_EXCERPT PROVIDED_:

Urgent Help Needed: Constant memory issue

Hi there,

I have a deadline tomorrow at 12 and I’ve accidently messed up my code so I need urgent help from anyone who can.

The code’s basically supposed to use constant memory for the devifact array, but when i run it it’s saying copyin Memcpy FAILED:17.

The copy from host to constant memory is devifact=ifact(1:292)

Please please please can anyone help.

Host code

      subroutine matmul_host(lowt,a,b,d,ifact,nbasis)

!     Declare host arrays
      Implicit none
      Integer:: threadblocks
      Integer::  error, istat,size
      Integer, value:: lowt, nbasis,blocksize
      double precision, dimension(1:lowt):: a, b,d
      integer::ifact(292)

!     Declare device arrays
      Double precision, device,allocatable, dimension(:)::adev,bdev,ddev
      integer, constant::devifact(292)

!     Declare grid and block
      type(dim3):: dimGrid, dimBlock

!     Declare variables for timer
      real ctimeall, ctimekernel
      integer c1, c2, c3, c4

!     Start time for kernel and data transfers
      call system_clock( count=c1 )

!     Allocate memory on the device
      allocate(adev(1:lowt),bdev(1:lowt),ddev(1:lowt))
      istat = cudathreadsynchronize() 

!     Define the grid and block shape
      blocksize=3
      if (mod(nbasis, blocksize)==0) then
         threadblocks=nbasis/blocksize
      else
         threadblocks=nbasis/blocksize+1
      end if
      dimGrid= dim3(threadblocks, 1, 1)
      dimBlock= dim3 (blocksize, 1, 1)
      
!     Copy a, b, and ifact to the device
      Adev = A(1:lowt)

_MATERIAL PROVIDED_:
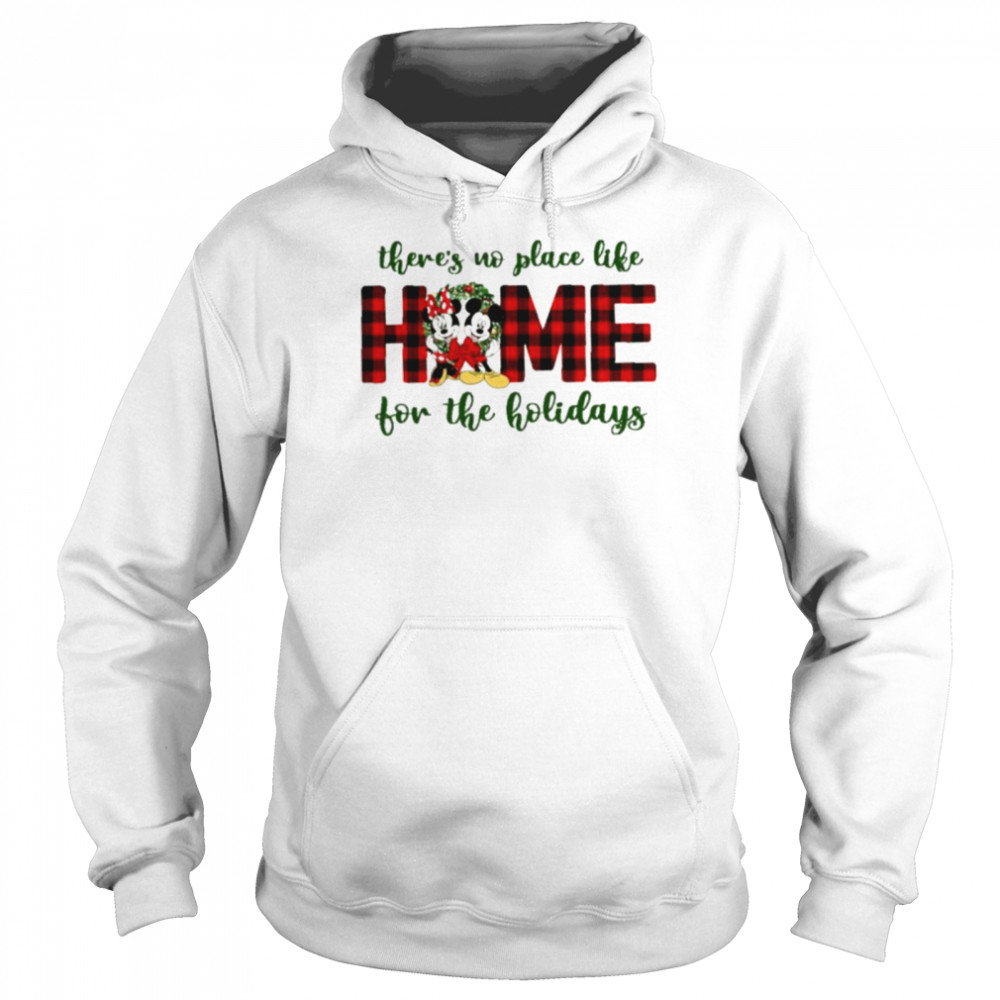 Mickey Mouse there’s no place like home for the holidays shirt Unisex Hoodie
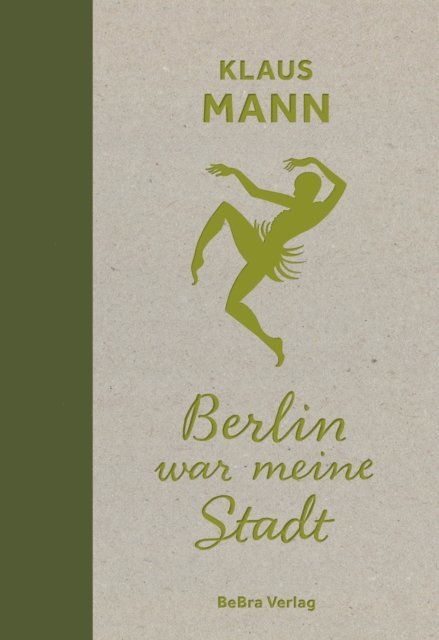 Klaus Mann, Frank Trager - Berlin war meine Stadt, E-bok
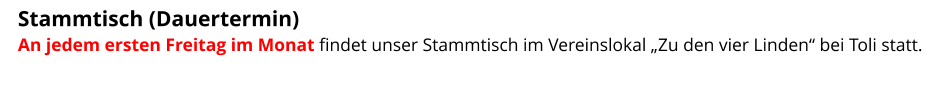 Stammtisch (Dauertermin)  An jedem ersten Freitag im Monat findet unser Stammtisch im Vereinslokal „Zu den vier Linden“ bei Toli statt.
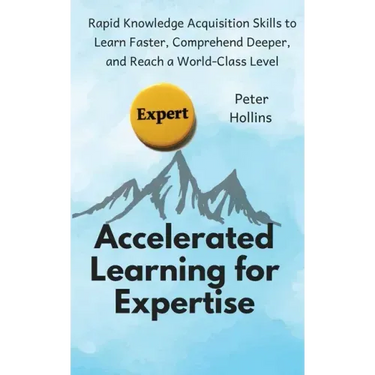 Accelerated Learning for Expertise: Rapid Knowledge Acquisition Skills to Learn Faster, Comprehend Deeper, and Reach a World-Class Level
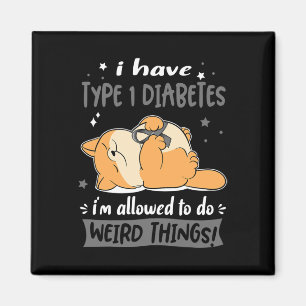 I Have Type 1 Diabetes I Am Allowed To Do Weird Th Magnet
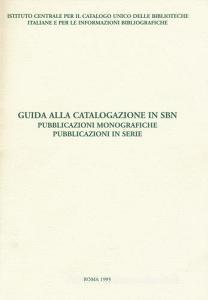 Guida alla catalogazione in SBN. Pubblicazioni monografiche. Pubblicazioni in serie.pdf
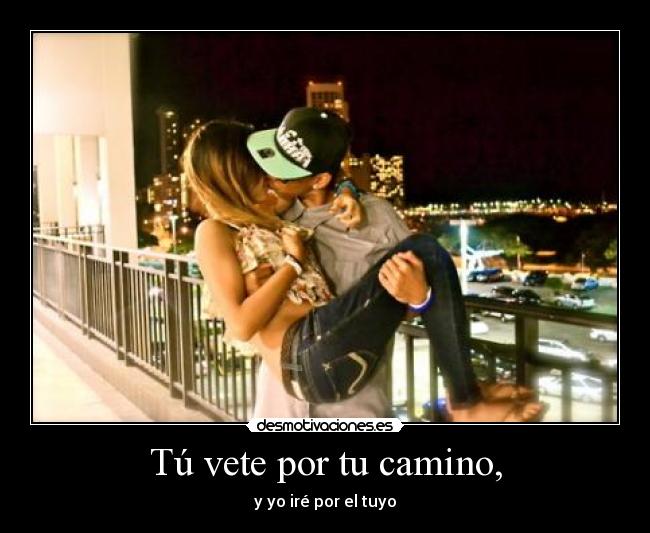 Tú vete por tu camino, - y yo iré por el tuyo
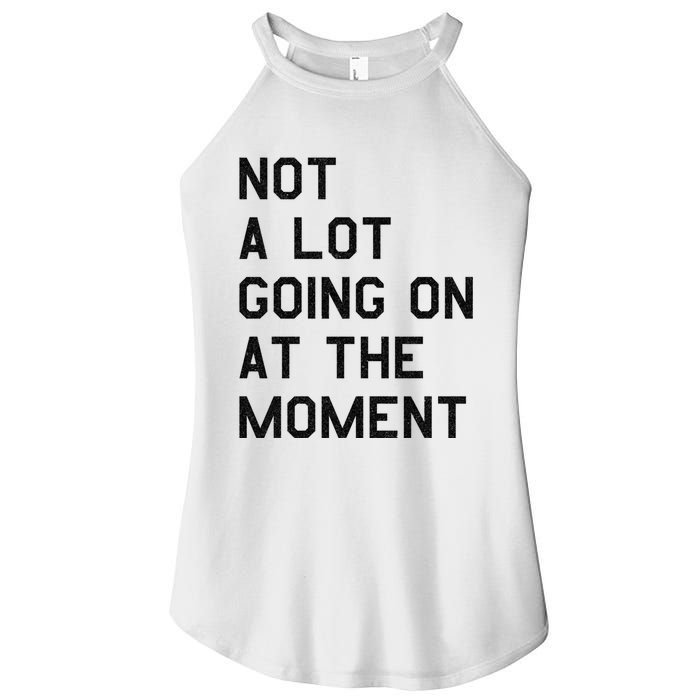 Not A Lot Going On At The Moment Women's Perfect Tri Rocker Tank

_TASKS TO COMPLETE_:
1. Quote the part of the constant memory post that opens with the words containing "Urgent Help Needed: Constant" and closes with "copyin Memcpy FAILED:17.".
2. Print all eight entries in Block 1 word for word, one per line, leaving out the picture placeholders.
The entries have no connection to the forum post about the constant memory error.

_RESULTS IN ORDER_:
1.
Urgent Help Needed: Constant memory issue

Hi there,

I have a deadline tomorrow at 12 and I’ve accidently messed up my code so I need urgent help from anyone who can.

The code’s basically supposed to use constant memory for the devifact array, but when i run it it’s saying copyin Memcpy FAILED:17.

2.
 Mickey Mouse there’s no place like home for the holidays shirt Unisex Hoodie
 Klaus Mann, Frank Trager - Berlin war meine Stadt, E-bok
 Stammtisch (Dauertermin)  An jedem ersten Freitag im Monat findet unser Stammtisch im Vereinslokal „Zu den vier Linden“ bei Toli statt.
 Accelerated Learning for Expertise: Rapid Knowledge Acquisition Skills to Learn Faster, Comprehend Deeper, and Reach a World-Class Level
 I Have Type 1 Diabetes I Am Allowed To Do Weird Th Magnet
 Guida alla catalogazione in SBN. Pubblicazioni monografiche. Pubblicazioni in serie.pdf
 Tú vete por tu camino, - y yo iré por el tuyo
 Not A Lot Going On At The Moment Women's Perfect Tri Rocker Tank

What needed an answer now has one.